--- THE TASKS ---
a. In the post about summers at home, replace "summer" with "vacation" throughout the passage between "Every summer I" and "the whole summer.", inclusive, and write out that passage.
b. Print the rows between the line holding "How much distance lies" and the end of the rows, inclusive, exactly as they appear.

--- SOURCE ---
-- -- --

Jul 3, 2012

confessions of a homebody


Every summer I fall even more in love with my kids. It's crazy hectic and messy (especially the first few weeks) and there's no break from the noise with everyone at home, but each time summer rolls around, without fail, we establish a great routine of just being together.  
And then I cry when the school year starts because I miss everyone so much!

I'm a mother who (partly, I'll admit for selfish reasons) doesn't commit to much. I never overextend us. Sometimes I worry if my kids are missing out on ballet/swim/acting/dancing/crafting camp? There are all these completely awesome camps today! (Maybe next year?)
But in the end, I honestly couldn't handle trucking them from event to event and besides I think I would miss them  being gone the whole summer. 

Instead we live lives full of small adventures both indoors and out but all are close to home.

-- -- --

--- INFORMATION PROVIDED ---

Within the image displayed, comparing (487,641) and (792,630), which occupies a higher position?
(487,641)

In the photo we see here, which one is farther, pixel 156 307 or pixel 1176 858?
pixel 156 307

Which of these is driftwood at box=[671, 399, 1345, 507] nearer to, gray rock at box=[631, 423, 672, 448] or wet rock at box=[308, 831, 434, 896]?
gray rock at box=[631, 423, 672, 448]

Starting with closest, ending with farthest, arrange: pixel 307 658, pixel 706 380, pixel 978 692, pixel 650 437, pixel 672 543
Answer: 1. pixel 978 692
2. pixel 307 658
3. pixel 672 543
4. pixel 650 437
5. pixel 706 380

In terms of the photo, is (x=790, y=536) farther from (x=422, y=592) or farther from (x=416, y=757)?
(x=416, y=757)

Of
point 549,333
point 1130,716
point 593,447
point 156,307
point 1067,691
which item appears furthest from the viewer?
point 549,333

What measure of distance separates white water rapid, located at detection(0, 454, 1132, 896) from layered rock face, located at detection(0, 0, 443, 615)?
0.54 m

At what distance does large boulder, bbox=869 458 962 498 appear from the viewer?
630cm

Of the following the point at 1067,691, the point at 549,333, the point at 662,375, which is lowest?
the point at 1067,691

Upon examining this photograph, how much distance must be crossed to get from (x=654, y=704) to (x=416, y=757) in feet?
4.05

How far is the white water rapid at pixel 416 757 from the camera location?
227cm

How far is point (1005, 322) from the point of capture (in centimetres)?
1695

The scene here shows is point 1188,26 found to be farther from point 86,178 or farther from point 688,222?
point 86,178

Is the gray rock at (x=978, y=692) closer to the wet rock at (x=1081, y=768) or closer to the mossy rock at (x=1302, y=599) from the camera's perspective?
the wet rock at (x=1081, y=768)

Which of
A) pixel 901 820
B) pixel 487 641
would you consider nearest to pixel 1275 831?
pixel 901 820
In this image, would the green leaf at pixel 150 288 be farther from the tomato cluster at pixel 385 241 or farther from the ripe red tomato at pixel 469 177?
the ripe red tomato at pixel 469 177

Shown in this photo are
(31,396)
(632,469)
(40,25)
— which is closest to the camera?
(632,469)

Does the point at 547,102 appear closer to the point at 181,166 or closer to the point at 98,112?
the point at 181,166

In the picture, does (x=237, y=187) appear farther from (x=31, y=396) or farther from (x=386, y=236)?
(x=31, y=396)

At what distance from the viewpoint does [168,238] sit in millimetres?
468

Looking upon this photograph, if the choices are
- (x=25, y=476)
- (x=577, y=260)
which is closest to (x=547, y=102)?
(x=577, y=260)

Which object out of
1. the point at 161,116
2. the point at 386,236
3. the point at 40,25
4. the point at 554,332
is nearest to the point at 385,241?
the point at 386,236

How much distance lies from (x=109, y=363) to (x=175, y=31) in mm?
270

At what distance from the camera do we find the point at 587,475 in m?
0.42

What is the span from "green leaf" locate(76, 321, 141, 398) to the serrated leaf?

-- -- --

--- TASK-BY-TASK SOLUTIONS ---
a.
Every vacation I fall even more in love with my kids. It's crazy hectic and messy (especially the first few weeks) and there's no break from the noise with everyone at home, but each time vacation rolls around, without fail, we establish a great routine of just being together.  
And then I cry when the school year starts because I miss everyone so much!

I'm a mother who (partly, I'll admit for selfish reasons) doesn't commit to much. I never overextend us. Sometimes I worry if my kids are missing out on ballet/swim/acting/dancing/crafting camp? There are all these completely awesome camps today! (Maybe next year?)
But in the end, I honestly couldn't handle trucking them from event to event and besides I think I would miss them  being gone the whole vacation.

b.
How much distance lies from (x=109, y=363) to (x=175, y=31) in mm?
270

At what distance from the camera do we find the point at 587,475 in m?
0.42

What is the span from "green leaf" locate(76, 321, 141, 398) to the serrated leaf?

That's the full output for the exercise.